Deepgreen DB

PAX Column Store

New in version 18.07.


Starting in version 18.x, Deepgreen DB includes a new column store called PAX that is in many ways superior to the default column store in GPDB. It addresses three major complaints of the GPDB column store from current users:

  1. Too many open files – GPDB column store uses one file per column, and all of these must be kept open concurrently during a scan. This is extremely taxing on the OS resources when users have very wide table, as is customary for column store tables.

  2. OID exhaustion – this fault is also introduced by the one-file-per-column design. Each file consumes an OID, which must be remembered in the catalog. As a result, more OIDs are used during normal operation, and the catalog becomes bloated easily as entries relating to these new OIDs are inserted and deleted during intensive ETL operation.

  3. Lack of zonemap – a zonemap is basically a coarse index that eliminates redundant scans that would never produce rows. Naturally, this has major performance implication as it helps keep I/O to the minimal when scanning column stores with filters.

Usage

Creating a PAX table only requires the storage directive APPENDONLY=true, COMPRESSTYPE=PAX.

    CREATE TABLE T ( ... ) WITH (APPENDONLY=true, COMPRESSTYPE=PAX);

Example: Create

The following shows how we can create a PAX table and a regular GPDB column store table:

test=# create table paxtab (i bigint, f double precision) 
       with (appendonly=true, compresstype=pax);
CREATE TABLE

test=# create table coltab (i bigint, f double precision) 
       with (appendonly=true, orientation=column, compresstype=lz4);
CREATE TABLE

Example: Insert

The following shows that the insertion speed is about on-par.

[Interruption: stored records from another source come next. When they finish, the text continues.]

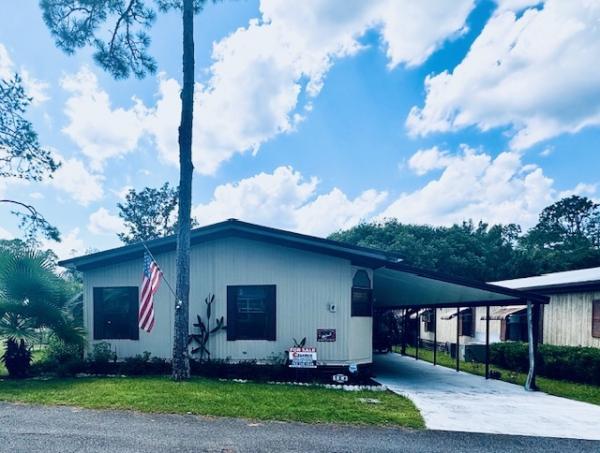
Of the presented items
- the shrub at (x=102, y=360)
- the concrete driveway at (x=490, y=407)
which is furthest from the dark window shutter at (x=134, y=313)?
the concrete driveway at (x=490, y=407)

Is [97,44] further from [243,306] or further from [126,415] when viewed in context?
[126,415]

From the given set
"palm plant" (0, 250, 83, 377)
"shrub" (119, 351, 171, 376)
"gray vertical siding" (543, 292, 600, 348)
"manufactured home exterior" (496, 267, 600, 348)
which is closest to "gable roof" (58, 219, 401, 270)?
"palm plant" (0, 250, 83, 377)

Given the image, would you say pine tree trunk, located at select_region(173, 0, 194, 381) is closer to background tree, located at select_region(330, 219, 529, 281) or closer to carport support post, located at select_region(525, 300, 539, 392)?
carport support post, located at select_region(525, 300, 539, 392)

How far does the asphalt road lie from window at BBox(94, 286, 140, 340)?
13.6ft

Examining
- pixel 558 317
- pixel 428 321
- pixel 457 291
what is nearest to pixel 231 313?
pixel 457 291

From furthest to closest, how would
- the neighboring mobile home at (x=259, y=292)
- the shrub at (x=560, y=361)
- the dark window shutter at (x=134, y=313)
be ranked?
the shrub at (x=560, y=361), the dark window shutter at (x=134, y=313), the neighboring mobile home at (x=259, y=292)

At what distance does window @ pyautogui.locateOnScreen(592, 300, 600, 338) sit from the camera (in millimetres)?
11516

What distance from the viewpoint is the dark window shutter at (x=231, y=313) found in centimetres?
959

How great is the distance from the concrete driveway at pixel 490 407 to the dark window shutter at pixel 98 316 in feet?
25.8

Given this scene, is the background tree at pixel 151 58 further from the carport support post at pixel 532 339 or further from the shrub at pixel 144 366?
the carport support post at pixel 532 339

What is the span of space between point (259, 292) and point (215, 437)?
4.91 m

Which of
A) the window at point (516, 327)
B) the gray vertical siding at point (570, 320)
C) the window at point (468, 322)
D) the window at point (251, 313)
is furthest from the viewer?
the window at point (468, 322)

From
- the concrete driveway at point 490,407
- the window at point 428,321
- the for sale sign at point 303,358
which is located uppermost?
the for sale sign at point 303,358

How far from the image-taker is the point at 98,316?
1008 centimetres
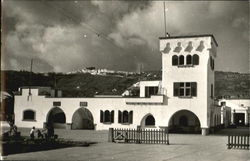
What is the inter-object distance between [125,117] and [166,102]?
13.9ft

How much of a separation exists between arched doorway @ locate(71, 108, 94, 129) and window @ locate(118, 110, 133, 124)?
537 centimetres

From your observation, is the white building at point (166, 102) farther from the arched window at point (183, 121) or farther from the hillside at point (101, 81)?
the hillside at point (101, 81)

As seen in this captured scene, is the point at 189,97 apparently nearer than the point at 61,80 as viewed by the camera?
Yes

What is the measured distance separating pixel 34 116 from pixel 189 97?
51.8 ft

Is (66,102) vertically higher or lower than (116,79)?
lower

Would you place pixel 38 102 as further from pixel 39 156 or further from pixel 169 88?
pixel 39 156

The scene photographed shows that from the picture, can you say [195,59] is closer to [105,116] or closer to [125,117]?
[125,117]

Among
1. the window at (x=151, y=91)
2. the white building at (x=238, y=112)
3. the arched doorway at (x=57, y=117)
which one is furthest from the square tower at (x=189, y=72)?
the white building at (x=238, y=112)

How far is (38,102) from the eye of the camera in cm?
3638

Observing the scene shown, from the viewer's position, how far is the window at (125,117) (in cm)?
3259

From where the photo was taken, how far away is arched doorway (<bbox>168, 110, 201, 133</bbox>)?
109ft

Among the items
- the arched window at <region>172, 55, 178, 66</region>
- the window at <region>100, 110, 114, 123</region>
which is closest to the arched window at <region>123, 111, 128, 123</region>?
the window at <region>100, 110, 114, 123</region>

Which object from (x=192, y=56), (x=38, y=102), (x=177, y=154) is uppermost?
(x=192, y=56)

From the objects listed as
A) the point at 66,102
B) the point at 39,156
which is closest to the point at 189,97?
the point at 66,102
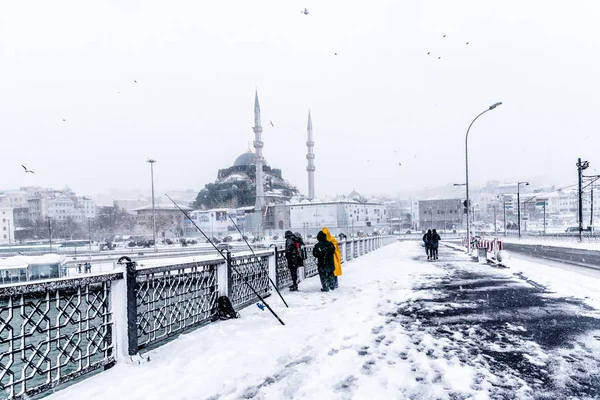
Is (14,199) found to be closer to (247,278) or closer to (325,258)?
(325,258)

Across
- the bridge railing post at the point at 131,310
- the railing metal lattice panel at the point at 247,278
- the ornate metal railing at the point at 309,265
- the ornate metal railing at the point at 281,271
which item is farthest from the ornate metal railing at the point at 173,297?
the ornate metal railing at the point at 309,265

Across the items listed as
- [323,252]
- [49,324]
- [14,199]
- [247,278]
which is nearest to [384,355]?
[49,324]

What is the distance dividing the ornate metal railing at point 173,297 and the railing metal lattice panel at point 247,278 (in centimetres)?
58

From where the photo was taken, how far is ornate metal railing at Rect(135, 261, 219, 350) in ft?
17.5

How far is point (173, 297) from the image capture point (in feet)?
20.7

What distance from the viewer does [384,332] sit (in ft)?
19.2

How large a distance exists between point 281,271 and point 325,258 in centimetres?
137

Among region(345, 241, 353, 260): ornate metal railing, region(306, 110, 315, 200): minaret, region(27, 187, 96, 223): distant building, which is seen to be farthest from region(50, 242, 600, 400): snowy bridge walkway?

test=# insert into paxtab select i, i from generate_series(1, 10000000) i;
INSERT 0 10000000
Time: 4777.665 ms

test=# insert into coltab select i, i from generate_series(1, 10000000) i;
INSERT 0 10000000
Time: 4349.718 ms

Example: Count and Agg

For counts, a PAX table is about 2X faster than regular GPDB column table.

For aggs, PAX table also performs faster than GPDB column store.

test=# select count(*) from paxtab;
  count   
----------
 10000000
(1 row)

Time: 79.673 ms
test=# select count(*) from coltab;
  count   
----------
 10000000
(1 row)

Time: 157.946 ms
test=# select sum(i), sum(f) from paxtab;
      sum       |      sum       
----------------+----------------
 50000005000000 | 50000005000000
(1 row)

Time: 216.214 ms
test=# select sum(i), sum(f) from coltab;
      sum       |      sum       
----------------+----------------
 50000005000000 | 50000005000000
(1 row)

Time: 264.438 ms

Example: Filter

PAX table has built-in zonemap which provides tremendous speed in filtering. This is evident from the example below:

test=# select * from paxtab where i = 1000000;
    i    |    f    
---------+---------
 1000000 | 1000000
(1 row)

Time: 14.329 ms
test=# select * from coltab where i = 1000000;
    i    |    f    
---------+---------
 1000000 | 1000000
(1 row)

Time: 247.382 ms